Manual Automata puts a human face on the seemingly inevitable transformation of humans into cyberhumans.
Benyakir B. Horowitz’s dystopian fantasy novel Manual Automata ventures into the not-too-distant future to explore the question we all know is coming: What happens when humans have the power to become living, breathing cyborgs?
In a future America, Jules Winters is a have-not, a member of a dumbed-down worker class whose only purpose is to make the lives of Betters richer and more comfortable. While Jules’s dullness, resentment, and whining are understandable, they aren’t particularly engaging.
One day he crosses paths with April, the spoiled daughter of Betters parents. For no discernible reason, she offers to make him her equal if only he will marry her. He accepts but quickly comes to resent his new, pampered life. Here begins Jules’s search for meaningful existence by any technology-fueled means necessary.
The plot is set up in an overly long manner, fattened with lengthy, unproductive dialogue and repetitive quarrels between the unlikely and unlikable husband and wife at its center. Jules’s digression-filled ruminations are delivered in a word salad that makes it difficult to find, or follow, the thread of the story. One hopes the incoherence stems from the fact that Jules has recently been diagnosed with a terminal brain disease known as “hat rot.”

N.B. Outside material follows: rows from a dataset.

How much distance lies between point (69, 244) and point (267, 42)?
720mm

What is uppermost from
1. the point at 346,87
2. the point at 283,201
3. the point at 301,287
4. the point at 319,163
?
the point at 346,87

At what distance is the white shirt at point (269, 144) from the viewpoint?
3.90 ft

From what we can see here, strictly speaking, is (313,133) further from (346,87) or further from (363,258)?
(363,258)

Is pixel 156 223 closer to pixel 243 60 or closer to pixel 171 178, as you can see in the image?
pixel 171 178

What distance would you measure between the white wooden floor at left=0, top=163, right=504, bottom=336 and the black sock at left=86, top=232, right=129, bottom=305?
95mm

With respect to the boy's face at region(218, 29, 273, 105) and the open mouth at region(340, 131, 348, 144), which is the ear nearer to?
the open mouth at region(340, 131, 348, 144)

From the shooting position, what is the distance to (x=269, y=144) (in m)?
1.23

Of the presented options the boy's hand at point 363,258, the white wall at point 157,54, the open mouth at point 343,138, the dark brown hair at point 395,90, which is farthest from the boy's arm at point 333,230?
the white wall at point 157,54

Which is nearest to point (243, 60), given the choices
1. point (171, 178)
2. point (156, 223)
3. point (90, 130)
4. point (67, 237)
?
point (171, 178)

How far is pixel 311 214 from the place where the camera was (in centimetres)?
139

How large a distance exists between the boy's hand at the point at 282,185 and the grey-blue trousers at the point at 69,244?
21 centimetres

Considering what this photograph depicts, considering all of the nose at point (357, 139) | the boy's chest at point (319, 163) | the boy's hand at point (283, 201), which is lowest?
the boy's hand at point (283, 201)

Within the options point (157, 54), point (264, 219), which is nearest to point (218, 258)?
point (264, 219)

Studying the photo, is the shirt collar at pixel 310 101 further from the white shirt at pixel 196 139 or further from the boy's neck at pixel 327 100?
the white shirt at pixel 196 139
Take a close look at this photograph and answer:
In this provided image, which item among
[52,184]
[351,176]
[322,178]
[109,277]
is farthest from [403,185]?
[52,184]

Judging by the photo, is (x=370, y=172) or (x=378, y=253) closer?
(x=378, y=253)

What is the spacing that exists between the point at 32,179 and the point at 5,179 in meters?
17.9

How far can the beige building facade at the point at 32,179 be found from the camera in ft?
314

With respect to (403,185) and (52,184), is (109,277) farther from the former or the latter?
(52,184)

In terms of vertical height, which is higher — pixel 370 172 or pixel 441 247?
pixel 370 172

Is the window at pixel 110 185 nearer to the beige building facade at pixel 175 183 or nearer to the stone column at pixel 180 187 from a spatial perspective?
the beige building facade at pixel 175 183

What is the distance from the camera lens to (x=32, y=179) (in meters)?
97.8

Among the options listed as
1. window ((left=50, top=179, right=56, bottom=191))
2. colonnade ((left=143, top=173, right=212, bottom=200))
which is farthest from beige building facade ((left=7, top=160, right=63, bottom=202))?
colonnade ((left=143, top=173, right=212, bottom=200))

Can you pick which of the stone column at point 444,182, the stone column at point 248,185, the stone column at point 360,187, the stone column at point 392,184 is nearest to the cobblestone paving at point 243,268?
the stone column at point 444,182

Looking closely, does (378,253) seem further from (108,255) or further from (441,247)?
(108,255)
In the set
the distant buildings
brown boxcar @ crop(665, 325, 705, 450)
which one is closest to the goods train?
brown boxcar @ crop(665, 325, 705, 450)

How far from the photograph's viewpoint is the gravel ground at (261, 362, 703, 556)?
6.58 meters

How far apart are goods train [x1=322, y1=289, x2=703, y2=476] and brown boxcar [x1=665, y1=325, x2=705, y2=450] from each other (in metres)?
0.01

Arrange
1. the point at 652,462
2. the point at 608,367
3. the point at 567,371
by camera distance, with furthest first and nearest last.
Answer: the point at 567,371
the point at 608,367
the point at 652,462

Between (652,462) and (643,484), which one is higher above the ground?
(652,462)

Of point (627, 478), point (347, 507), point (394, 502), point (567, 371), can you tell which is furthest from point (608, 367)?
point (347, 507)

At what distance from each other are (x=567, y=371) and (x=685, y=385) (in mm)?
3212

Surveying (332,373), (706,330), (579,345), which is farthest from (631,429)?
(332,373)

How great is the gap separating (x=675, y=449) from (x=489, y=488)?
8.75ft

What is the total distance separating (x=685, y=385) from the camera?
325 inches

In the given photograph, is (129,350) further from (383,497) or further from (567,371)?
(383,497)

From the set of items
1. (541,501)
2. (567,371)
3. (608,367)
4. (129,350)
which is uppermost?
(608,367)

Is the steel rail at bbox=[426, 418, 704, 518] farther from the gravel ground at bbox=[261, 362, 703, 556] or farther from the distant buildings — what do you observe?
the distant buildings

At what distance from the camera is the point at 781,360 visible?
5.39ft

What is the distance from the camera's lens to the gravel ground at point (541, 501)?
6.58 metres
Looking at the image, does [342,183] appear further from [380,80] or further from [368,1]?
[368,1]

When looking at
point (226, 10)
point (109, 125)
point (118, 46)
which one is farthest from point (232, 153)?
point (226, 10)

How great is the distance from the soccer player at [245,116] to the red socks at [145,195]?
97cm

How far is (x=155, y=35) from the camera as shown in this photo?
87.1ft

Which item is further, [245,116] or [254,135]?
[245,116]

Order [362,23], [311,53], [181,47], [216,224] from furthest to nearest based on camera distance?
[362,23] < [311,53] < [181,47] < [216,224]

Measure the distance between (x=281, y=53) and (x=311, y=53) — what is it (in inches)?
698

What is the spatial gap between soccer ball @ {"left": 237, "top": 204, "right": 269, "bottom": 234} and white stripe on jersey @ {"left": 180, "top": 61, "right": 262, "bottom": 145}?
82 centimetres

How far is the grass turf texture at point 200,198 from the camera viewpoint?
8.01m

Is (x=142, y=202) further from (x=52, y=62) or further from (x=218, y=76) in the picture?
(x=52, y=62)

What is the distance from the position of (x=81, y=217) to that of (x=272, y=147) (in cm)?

Halfway through the book, the story gets a breath of fresh air. Seizing on new technology, Jules undergoes an operation to become a robot. Upon awakening, he sorts through his memory banks and for the first time realizes that he is narrating a story, an understanding that causes complete sentences and organized paragraphs to emerge.
In exploring his new self, Jules even manages to crack a joke or two, explaining that he is, quite literally, a man of parts unknown. As a robot, Jules is more coherent, easier to relate to, and far more likable than he was as a human, an ironic touch that promises to broaden the book’s scope.
With the new coherence, the narrative becomes more compelling. Though it’s still overreliant on too-long conversations, the pace picks up. The story becomes a dystopian heroic with a 1930s feel, with likable everyman Jules battling rich masters on behalf of the downtrodden masses. Before the campaign gets far, however, Jules becomes obsessed with the next step. If a robotic mind has made him a better being, what heights could he achieve with a bionic body?
Science-fiction fans may be disappointed by the lack of science here. Other than references to enhanced versions of familiar gadgets like drones and self-driving cars, Jules’s world has an almost retro feel. Buses still run, factories still operate, and Jules’s transformation is accomplished through old-school operations. Despite the lack of science, Jules becomes an increasingly warm and endearing character. His reflections as he undergoes further augmentation are well imagined and form the most successful part of the book.
The story weakens with the return of April and another change in plot direction, laid out in a welter of anesthesia-induced dreams, hallucinations, and holograms that again bury the plot thread. An explanatory fifty-plus-page conversation between April and Jules, whose relationship has not kept pace with Jules’s transformation, doesn’t sufficiently explain or reinvigorate the story, and the conclusion falls on rather flat ground.
Manual Automata puts a human face on the seemingly inevitable transformation of humans into cyberhumans. It will be of most interest to those curious about the development of robots, AI, and the effect that both will have on human society.
Disclosure: This article is not an endorsement, but a review. The author of this book provided free copies of the book and paid a small fee to have their book reviewed by a professional reviewer. Foreword Reviews and Clarion Reviews make no guarantee that the author will receive a positive review. Foreword Magazine, Inc. is disclosing this in accordance with the Federal Trade Commission’s 16 CFR, Part 255.